1590021A Dictionary of Music and Musicians — Loewe, JohannaGeorge GroveFranz Gehring


LOEWE, Johanna Sophie, dramatic singer, granddaughter of Friedrich August Leopold Loewe (who died 1816 as director of the Lübeck theatre) and daughter of Ferdinand Loewe, an actor, was born at Oldenburg in 1815 [App. p.705 "March 24, 1816"], and accompanied her father to Mannheim, Frankfort, and Vienna, where he was engaged at the Burg Theater, through the influence of his sister, Julie Loewe, a celebrated actress. Here Sophie studied singing under Ciccimara and other good masters.
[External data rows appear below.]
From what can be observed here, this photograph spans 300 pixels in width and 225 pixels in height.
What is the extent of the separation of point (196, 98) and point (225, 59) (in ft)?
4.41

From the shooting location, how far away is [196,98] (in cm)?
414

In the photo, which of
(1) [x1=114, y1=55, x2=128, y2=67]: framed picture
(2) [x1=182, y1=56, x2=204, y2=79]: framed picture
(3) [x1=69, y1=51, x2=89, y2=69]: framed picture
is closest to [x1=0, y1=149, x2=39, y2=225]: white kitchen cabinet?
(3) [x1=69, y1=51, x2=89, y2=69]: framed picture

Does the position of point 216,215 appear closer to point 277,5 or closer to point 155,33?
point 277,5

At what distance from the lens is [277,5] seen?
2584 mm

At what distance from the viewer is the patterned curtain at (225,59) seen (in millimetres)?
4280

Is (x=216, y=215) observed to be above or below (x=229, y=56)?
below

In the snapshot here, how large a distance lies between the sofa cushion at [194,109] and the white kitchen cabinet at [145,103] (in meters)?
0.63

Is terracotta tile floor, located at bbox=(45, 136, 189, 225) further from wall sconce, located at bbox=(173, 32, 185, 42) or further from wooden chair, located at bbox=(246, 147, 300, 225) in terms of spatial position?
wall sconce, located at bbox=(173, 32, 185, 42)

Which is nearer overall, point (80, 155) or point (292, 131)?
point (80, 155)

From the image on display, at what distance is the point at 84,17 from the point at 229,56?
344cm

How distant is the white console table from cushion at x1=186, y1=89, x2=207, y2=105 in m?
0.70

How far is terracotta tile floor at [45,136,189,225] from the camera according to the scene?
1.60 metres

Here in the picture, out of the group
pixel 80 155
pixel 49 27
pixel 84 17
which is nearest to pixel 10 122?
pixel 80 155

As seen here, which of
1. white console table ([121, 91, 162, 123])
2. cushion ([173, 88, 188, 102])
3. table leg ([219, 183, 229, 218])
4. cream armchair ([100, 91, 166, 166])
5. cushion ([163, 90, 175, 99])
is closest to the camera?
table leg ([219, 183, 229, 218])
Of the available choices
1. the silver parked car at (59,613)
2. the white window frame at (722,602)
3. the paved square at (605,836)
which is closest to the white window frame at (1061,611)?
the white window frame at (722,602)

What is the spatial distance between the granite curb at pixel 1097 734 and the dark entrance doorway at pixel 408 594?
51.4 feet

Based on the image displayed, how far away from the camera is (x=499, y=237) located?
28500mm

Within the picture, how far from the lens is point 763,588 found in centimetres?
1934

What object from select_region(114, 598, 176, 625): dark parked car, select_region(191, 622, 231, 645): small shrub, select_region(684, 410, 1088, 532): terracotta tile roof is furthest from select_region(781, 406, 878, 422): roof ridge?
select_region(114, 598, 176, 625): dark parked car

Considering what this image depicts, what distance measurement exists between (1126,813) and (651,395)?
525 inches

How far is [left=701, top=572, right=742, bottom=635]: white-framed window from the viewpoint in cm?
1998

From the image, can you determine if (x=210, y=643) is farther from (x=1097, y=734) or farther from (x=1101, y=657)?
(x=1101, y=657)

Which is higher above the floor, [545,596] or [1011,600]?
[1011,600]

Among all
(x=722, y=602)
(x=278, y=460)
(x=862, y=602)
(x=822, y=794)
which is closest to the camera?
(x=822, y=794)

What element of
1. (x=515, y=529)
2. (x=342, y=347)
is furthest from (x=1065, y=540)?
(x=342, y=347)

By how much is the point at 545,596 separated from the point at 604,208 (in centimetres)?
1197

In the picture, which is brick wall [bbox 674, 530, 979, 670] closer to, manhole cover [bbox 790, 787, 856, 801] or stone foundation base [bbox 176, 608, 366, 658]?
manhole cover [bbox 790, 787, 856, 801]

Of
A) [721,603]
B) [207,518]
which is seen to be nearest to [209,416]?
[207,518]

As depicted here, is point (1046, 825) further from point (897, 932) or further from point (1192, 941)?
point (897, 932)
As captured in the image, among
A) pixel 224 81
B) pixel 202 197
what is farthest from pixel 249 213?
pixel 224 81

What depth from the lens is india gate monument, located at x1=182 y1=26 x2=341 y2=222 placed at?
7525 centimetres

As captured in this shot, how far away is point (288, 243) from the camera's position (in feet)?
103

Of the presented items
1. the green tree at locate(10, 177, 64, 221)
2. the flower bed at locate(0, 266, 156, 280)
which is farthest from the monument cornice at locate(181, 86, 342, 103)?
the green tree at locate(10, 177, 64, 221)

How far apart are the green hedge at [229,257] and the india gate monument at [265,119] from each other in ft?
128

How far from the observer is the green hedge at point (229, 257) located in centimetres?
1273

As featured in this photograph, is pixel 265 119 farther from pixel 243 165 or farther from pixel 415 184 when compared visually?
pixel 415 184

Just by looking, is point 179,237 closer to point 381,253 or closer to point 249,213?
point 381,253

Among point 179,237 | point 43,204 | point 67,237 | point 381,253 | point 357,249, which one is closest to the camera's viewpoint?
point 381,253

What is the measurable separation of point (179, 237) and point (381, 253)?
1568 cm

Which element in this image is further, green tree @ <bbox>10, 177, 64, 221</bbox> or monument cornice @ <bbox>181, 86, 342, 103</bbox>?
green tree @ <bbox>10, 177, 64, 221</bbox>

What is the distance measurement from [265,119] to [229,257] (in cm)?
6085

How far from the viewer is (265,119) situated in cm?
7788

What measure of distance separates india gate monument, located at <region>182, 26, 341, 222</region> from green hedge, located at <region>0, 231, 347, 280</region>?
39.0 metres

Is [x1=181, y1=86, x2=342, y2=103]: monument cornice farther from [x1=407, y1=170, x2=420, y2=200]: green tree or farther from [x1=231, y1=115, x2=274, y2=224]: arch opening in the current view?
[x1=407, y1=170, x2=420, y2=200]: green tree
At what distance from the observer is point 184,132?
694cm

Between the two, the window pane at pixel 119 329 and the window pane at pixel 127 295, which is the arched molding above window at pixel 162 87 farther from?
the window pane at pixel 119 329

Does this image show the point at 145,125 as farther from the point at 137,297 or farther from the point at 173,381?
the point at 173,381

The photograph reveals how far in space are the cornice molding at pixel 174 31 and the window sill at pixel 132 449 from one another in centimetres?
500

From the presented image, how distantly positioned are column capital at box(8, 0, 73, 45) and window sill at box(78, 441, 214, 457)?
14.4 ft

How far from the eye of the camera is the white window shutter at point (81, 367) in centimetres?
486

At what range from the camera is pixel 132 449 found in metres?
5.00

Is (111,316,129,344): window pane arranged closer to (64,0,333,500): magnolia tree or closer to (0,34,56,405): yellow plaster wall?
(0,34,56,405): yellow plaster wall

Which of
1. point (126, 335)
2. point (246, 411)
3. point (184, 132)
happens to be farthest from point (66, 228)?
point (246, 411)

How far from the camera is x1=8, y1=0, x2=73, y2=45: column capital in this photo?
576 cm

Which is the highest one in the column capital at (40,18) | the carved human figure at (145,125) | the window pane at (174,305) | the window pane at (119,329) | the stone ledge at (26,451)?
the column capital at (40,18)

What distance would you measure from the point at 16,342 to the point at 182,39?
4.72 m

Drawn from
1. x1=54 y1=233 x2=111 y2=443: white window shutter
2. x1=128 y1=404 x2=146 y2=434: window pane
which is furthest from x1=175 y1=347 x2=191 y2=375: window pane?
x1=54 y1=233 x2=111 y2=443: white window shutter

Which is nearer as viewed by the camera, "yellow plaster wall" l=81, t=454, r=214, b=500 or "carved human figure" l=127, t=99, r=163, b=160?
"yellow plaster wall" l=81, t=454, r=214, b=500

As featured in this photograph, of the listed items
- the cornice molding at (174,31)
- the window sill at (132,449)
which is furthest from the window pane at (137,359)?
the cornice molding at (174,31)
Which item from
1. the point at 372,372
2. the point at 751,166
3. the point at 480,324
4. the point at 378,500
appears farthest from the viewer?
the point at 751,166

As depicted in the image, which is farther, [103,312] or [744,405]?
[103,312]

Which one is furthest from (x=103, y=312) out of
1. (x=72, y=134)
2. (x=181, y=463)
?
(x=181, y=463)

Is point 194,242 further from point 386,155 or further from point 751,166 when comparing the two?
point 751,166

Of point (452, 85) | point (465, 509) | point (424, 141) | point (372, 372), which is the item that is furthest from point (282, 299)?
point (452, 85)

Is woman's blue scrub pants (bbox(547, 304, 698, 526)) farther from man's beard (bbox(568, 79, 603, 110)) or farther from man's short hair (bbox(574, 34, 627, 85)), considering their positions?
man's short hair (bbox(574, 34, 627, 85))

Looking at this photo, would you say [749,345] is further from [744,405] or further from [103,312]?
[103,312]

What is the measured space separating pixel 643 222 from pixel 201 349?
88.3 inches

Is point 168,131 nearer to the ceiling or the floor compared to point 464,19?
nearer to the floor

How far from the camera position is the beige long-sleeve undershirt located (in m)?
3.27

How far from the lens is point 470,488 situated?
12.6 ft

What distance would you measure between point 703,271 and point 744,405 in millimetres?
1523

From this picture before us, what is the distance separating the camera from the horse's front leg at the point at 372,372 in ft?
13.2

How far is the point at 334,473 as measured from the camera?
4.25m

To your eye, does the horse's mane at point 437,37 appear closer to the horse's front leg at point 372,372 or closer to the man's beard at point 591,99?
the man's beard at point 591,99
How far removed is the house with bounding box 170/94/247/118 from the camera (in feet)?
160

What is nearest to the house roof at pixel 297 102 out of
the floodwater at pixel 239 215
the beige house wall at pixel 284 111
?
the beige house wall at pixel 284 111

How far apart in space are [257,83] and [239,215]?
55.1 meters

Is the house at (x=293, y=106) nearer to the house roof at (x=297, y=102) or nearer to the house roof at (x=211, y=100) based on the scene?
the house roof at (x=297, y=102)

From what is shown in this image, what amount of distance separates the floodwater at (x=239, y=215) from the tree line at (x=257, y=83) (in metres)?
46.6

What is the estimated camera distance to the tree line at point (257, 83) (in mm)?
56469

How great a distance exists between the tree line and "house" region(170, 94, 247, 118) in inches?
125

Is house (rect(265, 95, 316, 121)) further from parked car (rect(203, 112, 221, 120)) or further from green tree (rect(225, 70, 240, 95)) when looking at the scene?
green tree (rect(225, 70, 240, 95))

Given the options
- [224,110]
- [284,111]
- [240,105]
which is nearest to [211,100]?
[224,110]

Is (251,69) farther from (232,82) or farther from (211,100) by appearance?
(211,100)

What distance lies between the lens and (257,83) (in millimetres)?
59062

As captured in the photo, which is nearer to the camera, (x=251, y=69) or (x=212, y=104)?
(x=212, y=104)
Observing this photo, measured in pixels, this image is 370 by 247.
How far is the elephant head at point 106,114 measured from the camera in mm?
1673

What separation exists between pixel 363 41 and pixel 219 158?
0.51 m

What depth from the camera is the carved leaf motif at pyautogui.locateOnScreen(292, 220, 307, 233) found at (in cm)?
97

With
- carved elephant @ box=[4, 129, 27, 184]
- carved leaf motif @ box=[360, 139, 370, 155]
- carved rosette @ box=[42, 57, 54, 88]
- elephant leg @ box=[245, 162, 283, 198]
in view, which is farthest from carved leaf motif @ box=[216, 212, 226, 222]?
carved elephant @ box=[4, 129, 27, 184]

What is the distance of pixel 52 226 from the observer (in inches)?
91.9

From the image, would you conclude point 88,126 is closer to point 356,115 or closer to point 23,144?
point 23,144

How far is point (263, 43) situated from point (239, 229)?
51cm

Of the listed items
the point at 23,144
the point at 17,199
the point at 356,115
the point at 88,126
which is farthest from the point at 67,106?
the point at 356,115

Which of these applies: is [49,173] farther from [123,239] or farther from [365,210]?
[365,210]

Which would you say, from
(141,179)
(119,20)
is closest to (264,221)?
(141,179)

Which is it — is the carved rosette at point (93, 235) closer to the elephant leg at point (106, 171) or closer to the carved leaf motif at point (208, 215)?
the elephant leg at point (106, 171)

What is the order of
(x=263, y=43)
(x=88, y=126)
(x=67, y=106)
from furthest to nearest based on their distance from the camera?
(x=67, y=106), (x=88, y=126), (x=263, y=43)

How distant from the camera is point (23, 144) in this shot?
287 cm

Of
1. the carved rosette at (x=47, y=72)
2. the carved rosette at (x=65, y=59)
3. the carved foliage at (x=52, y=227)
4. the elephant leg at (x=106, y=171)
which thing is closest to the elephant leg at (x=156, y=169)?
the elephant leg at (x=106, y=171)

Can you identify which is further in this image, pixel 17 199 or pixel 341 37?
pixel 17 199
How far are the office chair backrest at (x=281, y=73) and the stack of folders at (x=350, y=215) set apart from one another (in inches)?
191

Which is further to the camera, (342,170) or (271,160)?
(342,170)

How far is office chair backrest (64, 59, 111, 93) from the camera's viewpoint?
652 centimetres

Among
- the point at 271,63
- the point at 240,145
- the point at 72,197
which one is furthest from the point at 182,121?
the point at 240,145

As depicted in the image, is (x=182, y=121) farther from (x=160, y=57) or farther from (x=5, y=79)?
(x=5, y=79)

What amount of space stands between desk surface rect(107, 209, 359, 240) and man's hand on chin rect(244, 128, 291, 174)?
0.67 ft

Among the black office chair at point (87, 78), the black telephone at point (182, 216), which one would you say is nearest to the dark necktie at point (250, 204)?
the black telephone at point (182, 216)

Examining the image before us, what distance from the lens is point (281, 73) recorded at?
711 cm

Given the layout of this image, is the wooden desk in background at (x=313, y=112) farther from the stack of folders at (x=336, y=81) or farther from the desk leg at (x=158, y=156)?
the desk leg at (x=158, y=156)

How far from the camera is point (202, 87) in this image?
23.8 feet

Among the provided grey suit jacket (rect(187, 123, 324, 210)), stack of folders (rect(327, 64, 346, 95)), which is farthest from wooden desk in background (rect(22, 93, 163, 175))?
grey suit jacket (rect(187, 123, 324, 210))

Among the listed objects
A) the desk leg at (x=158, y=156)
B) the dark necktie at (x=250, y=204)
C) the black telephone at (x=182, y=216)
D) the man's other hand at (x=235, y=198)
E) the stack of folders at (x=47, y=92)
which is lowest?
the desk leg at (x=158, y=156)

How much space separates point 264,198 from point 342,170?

Her début as a concert-singer was so successful that she was at once engaged for the court opera, and first appeared on the stage in 1833 in a German version of Donizetti's 'Otto mese in due ore.' A contemporary report speaks of 'her voice as not powerful, but cultivated and sympathetic, her personal appearance prepossessing, and her acting as evincing dramatic ability much above the common.' Towards the close of 1836 she went to Berlin, where she created a furore as Isabella in 'Robert le Diable,' and was at once engaged at a high salary, appearing as Amina in the 'Sonnambula' on April 28, 1837. In 1838 she was appointed chamber-singer to the king, but soon resigned, and travelled to London, Paris, and Italy. In London she appeared at Covent Garden, May 13, 1841, in Bellini's 'Straniera,' but her success was only temporary. According to Chorley she had been puffed as a new Grisi, there being an idea that Grisi had lost her voice, and he says that the public were grievously disappointed; but he allows that she was the best Elvira he had ever seen, and that her manner was sprightly, graceful, and intelligent, her 'demeanour unimpeachable, and her costume superb' as the Dogaressa in 'Marino Falieri' (Mod. German Music, i. 210–213). She never returned to England. She failed to obtain an engagement in Paris, and in 1845 sang again in Berlin, but coming just after Jenny Lind, was only moderately received. In 1848 she married Prince Lichtenstein and retired. She died at Pesth, Nov. 29, 1866. Her special characteristic was the singular harmony between her bodily and mental gifts. In conversation she was witty and intellectual, and as a singer had a great diversity of rôles, playing both Elvira and Donna Anna, Jessonda and Madeleine ('Postilion'), Lucrezia and Adine ('Elisir'). An admirable portrait of her was painted by Krüger, and engraved by Sachse of Berlin.

Her niece and namesake, Sophie Löwe, a soprano, daughter of the regisseur of the Court Theatre at Stuttgart, and pupil of Stockhausen, made her first appearance in London in 1871, and sang at the concerts for several seasons with success, till her marriage in 1877.